There was no doubt amongst the crew what we were going to be doing on Feb. 12th of that year. Highly anticipated among our set School Daze was primed to speak directly to our generation. Although A Different World had premiered that Fall on NBC it had not yet been retooled into the better-defined HBCU experience that fictional Hillman College would become. Both my parents went to HBCUs and my father pledged a fraternity during his undergrad experience so through stories and visits to campuses during homecoming season I had a little knowledge of what campus life might be like. But like most things in life there is no real knowing until you experience and with my graduation still a few months away this film represented a potential peek into a road that I would be traveling soon. The other thing that was on our minds is that we were all big fans of Go-Go and to hear that one of our favorite bands E.U. was going to be in this movie, we had to be there.

That night when we got to the theater we were in for a little surprise. The UNC Basketball Team was in town to play UVA(my hometown is Charlottesville) the next day. Somehow they got a pass to check out the movie(I kid, I kid). Someone should’ve set up a hoop in the parking lot, I think my guys and I could’ve taken them. But I digress… we had somewhat of an inkling that School Daze was partly a musical but I’m not sure of how many of my friends we were ready for the full on MGM Musical of this scene(I apologize for the YouTube quality of the clip). But a quick glimpse down the row showed that everyone was riveted to the message and the music

The film also meant so much to us because it showed a wide range of opinions, socio-economic statuses, political points of view all within the microcosm of college life. Being from a college town trust and believe this scene really resonated. So many dimensions to life often based upon your perceived standing in relation to institutions.

Man, they had a Homecoming Dance. It was classy I mean anytime you have Phyllis Hyman(RIP) in the building the level of sophistication elevates.

And who could ever forget Keith John’s incredibly heart wrenching performance of the Stevie Wonder penned “I Can Only Be Me”

I’m just gonna put this out there, I’m not too sure if myself and my merry band of teenage dudes were paying much attention to the actual song here.

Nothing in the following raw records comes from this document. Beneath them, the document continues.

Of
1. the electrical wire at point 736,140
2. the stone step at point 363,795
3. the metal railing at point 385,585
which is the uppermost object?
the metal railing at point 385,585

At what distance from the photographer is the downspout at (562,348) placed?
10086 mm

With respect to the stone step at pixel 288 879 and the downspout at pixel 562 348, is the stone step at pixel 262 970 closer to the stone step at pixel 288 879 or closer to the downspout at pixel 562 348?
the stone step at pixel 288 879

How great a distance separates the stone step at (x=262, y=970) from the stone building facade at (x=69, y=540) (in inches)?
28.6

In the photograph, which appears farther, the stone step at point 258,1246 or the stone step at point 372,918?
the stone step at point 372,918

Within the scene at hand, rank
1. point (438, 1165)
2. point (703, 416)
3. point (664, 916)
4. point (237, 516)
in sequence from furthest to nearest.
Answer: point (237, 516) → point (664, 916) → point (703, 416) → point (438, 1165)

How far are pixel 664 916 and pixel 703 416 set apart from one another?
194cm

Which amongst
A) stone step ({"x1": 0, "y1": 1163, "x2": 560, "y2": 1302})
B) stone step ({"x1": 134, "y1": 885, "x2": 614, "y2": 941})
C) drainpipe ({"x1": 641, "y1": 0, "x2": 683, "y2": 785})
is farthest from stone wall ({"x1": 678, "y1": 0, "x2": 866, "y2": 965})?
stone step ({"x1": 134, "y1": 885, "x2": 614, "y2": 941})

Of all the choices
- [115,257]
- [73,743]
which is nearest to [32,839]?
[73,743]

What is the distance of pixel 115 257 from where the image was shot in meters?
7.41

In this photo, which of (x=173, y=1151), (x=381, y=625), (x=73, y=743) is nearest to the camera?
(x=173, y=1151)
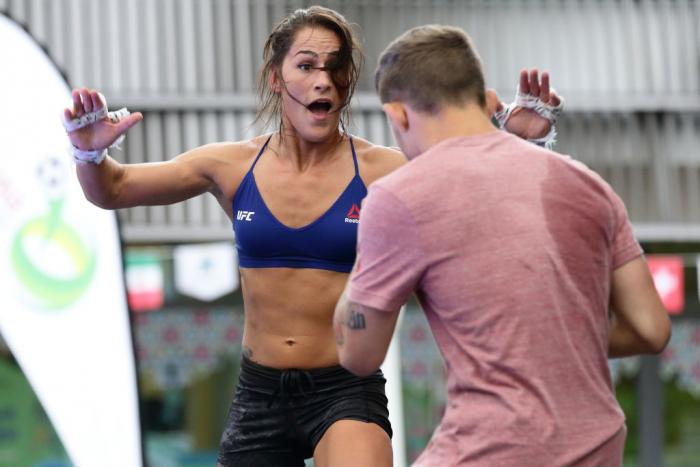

A lot has changed in 30 years but then again many things have remained the same. When I’ve viewed School Daze at different points in my life I’m always struck at how the movie is able to bring me right back to that time and space. A time that many of us should be so fortunate to experience: hope for the future, inspiration, laughter, challenges, transition. Another point that I believe is so important about School Daze is that while fictional(like Hillman College) this film I believe was a catalyst to spark interest in college for a number of people who may not have initially considered continuing on to higher education. With all that critics will point out (through 2018 eyes) that’s wrong with School Daze inspiring students to go to college is an undeniable very positive outcome. As I often say on these pages about my real-time experiences, I feel very fortunate to have experienced School Daze and for anyone who doesn’t understand the long-lasting appeal of this movie to my generation I’ll just say you had to be there.